Цель задания 1 ▸
Перепишите целиком строки ниже, всё от строки со словами «To what distance» до последней строки включительно, умножив на 0,3 каждое число в ответах (расстояния и координаты пикселей) и округлив результат до того же числа знаков после запятой, что и было, причем половины округляйте вверх. Прочие числа оставьте без изменений и никаких других строк не приводите.

Отрывок из источника ▸

Состав делегации был необычным. Ее неофициальным руководителем являлся молодой представитель трансильванской аристократии барон Эде Ацел. Несмотря на свой небольшой рост и скромный полувоенный костюм — защитная брезентовая куртка, охотничьи гольфы и военные ботинки, — он держался с достоинством, был немногословен, если говорил, то по существу дела. Это был физически крепкий, закаленный человек. О себе сообщил, что представляет недавно созданную нелегальную организацию Союз венгерских патриотов «Свобода».

Другой член группы, инженер И. Дудаш [28], выступал в качестве представителя венгерских профсоюзов.

Важная роль отводилась в делегации прогрессивному венгерскому книгоиздателю Имре Фаусту. Это была личность, известная в Венгрии. О нем говорили, что он не скрывает своих прогрессивных убеждений и связан с коммунистами. Видимо, это сыграло решающую роль при включении его в состав делегации.

Наконец, четвертым членом группы венгерских парламентеров был банковский служащий А. Глессер, который выполнял роль переводчика.

Как позже (в 1948 г.) мне рассказывал в Будапеште барон Ацел, делегация должна была перейти линию фронта в полосе обороны 2-й венгерской армии. Но выяснилось, что там перед венгерскими частями находились румынские силы. Поэтому пришлось искать другое место для перехода фронта,

25 сентября делегация перешла линию фронта севернее, в полосе обороны 1-й венгерской армии, а 26 сентября она уже была доставлена в Москву. После полуночи венгерских парламентеров принял в своем кабинете начальник Разведуправления Генштаба Красной армии генерал-полковник Ф.Ф. Кузнецов.

После первых минут общения с венгерскими представителями стало ясно, что делегация носит неофициальный характер, не имеет никаких полномочий для ведения переговоров о заключении перемирия, и прибыла с целью зондажа, чтобы выяснить: согласна ли советская сторона принять официальную делегацию и на каких условиях может быть заключено перемирие.

Прибывшие венгры не могли ответить на вопрос генерала, почему венгерская сторона, если она всерьез намерена вести переговоры в Москве с государствами антигитлеровской коалиции о заключении перемирия, не направила официальную делегацию с соответствующими полномочиями. Чем можно объяснить, что венгерское руководство направило с аналогичной целью в Италию генерал-полковника Надаи? Судя по реакции членов венгерской делегации, можно было заключить, что им ничего не известно о миссии Надаи.

Кузнецов обещал информировать командование и советское правительство о содержании состоявшейся беседы. «Ответ же советского руководства на вопросы, поставленные делегацией, — сказал генерал-полковник, — будет сообщен венгерскому правительству по известному ему каналу в Швейцарии».

27 сентября генерал-полковник Кузнецов вызвал меня к себе и приказал поехать в приемную НКВД на Кузнецком Мосту, чтобы помочь в переводе беседы с одним из членов венгерской делегации.

Цель задания 2 ▸
Продолжите отрывок о венгерской делегации, прибывшей в Москву, с того места, где он заканчивается.

Строки для задания ▸

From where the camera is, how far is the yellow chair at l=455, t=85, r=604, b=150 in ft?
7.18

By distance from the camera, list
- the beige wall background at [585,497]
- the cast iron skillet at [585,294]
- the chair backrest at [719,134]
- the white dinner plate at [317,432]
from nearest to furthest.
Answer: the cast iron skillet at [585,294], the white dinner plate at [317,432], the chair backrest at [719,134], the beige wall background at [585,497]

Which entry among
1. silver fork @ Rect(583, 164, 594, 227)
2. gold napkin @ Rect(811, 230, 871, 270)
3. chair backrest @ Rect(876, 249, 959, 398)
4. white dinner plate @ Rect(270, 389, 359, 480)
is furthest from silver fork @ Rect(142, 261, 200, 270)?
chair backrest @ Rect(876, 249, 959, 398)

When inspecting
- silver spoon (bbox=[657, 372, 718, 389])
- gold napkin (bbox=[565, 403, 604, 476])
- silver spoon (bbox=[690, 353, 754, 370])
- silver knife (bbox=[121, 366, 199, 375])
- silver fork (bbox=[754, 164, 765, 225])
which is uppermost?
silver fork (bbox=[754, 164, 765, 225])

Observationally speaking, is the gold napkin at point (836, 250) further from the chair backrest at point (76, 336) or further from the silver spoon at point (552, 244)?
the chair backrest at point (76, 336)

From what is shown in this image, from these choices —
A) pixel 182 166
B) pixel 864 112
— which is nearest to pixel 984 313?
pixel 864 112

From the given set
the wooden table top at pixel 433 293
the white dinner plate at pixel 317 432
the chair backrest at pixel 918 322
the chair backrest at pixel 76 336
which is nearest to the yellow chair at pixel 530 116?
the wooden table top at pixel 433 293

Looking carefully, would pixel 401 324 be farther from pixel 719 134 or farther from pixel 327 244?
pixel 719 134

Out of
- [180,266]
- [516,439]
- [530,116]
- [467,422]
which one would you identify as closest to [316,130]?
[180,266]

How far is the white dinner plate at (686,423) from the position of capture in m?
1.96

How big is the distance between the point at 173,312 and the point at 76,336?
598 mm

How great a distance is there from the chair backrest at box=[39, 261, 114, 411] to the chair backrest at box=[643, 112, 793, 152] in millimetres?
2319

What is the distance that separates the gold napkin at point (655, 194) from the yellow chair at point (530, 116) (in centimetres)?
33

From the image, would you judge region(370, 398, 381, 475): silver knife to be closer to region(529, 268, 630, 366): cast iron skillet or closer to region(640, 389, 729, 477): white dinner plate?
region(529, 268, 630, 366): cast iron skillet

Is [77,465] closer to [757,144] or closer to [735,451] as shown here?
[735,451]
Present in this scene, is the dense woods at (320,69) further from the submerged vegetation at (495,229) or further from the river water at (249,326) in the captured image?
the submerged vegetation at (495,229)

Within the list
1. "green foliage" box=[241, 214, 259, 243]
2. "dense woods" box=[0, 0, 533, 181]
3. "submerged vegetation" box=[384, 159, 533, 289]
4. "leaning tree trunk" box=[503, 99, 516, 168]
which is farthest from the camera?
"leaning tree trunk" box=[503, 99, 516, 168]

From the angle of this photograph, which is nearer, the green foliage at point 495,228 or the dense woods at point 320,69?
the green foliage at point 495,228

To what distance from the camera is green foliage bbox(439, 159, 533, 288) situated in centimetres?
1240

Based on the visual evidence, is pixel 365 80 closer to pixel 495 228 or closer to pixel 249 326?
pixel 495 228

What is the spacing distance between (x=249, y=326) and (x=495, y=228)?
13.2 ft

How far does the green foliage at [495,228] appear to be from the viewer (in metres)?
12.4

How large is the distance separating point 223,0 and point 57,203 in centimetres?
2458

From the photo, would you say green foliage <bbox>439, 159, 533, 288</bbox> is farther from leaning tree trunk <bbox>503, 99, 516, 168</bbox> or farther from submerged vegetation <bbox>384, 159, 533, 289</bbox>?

Ответ 1 ▸
To what distance from the camera is green foliage bbox(439, 159, 533, 288) situated in centimetres?
372

Based on the visual evidence, is pixel 365 80 closer to pixel 495 228 or closer to pixel 249 326?
pixel 149 68

What is the spacing distance between (x=249, y=326) and (x=495, y=228)?
4.0 ft

How far does the green foliage at [495,228] appear to be from the viewer (in metres)?
3.7

How large is the distance separating point 223,0 and point 57,203 in centimetres?
737

From the photo, would you say green foliage <bbox>439, 159, 533, 288</bbox> is farther from leaning tree trunk <bbox>503, 99, 516, 168</bbox> or farther from submerged vegetation <bbox>384, 159, 533, 289</bbox>?

Ответ 2 ▸
В приемной НКВД меня встретил дежурный офицер и проводил во двор здания, куда через несколько минут въехал пикап с надписью «Хлеб». К моему удивлению, из машины в' сопровождении сотрудника НКВД вышел солидный мужчина лет 45-ти. Это был член делегации Имре Фауст. Мы прошли с ним в кабинет, расположенный на втором этаже приемной. Там венгерского представителя ждал человек средних лет в сером костюме. Он отрекомендовался работником международного отдела ЦК партии, не назвав при этом свою фамилию (по-видимому, это был работник международного отдела ЦК КП Венгрии Геза Ревес, будущий посол Венгрии в СССР). Работник партаппарата сказал, что, как ему стало известно, г-н Фауст представляет в делегации компартию Венгрии. В связи с этим он попросил проинформировать его о положении в партии. В частности, спросил, известно ли Фаусту, где находится тов. Райк — на свободе или по-прежнему в тюрьме? Поинтересовался, знаком ли Фауст с Яношем Кадаром? Из ответов Фауста складывалось впечатление, что он честный, интеллигентный человек, который вовсе не стремился произвести впечатление деятеля коммунистической партии. Он назвал несколько своих друзей, о которых предполагал, что они связаны с компартией, но сам прямой связи с руководителями партии не имеет.

Собеседник из международного отдела ЦК партии не мог скрыть, что разочарован беседой с венгерским книгоиздателем. Было ясно, что Фауст был скорее человеком, симпатизирующим коммунистам, но вовсе не активным членом партии. На этом беседа закончилась.

29 сентября делегация отбыла из Москвы. При переходе линии фронта Фауст и Дудаш получили легкие ранения. Об итогах переговоров с представителями советского командования регенту Венгрии доложил барон Ацел, члены делегации информировали руководители левых партий.

Но теперь уже результаты этой опасной миссии не имели принципиального значения, поскольку на пути в Москву находилась официальная правительственная делегация.

Миссия же Надаи не дала венгерскому руководству желаемых результатов, но она в корне изменила внешнеполитическую концепцию Венгрии. Во-первых, стало окончательно ясно, что расчет на противоречия между СССР и его западными союзниками нереален. Во-вторых, неудача переговоров в Казерте подтвердила правильность решения послать официальную представительную делегацию в Москву.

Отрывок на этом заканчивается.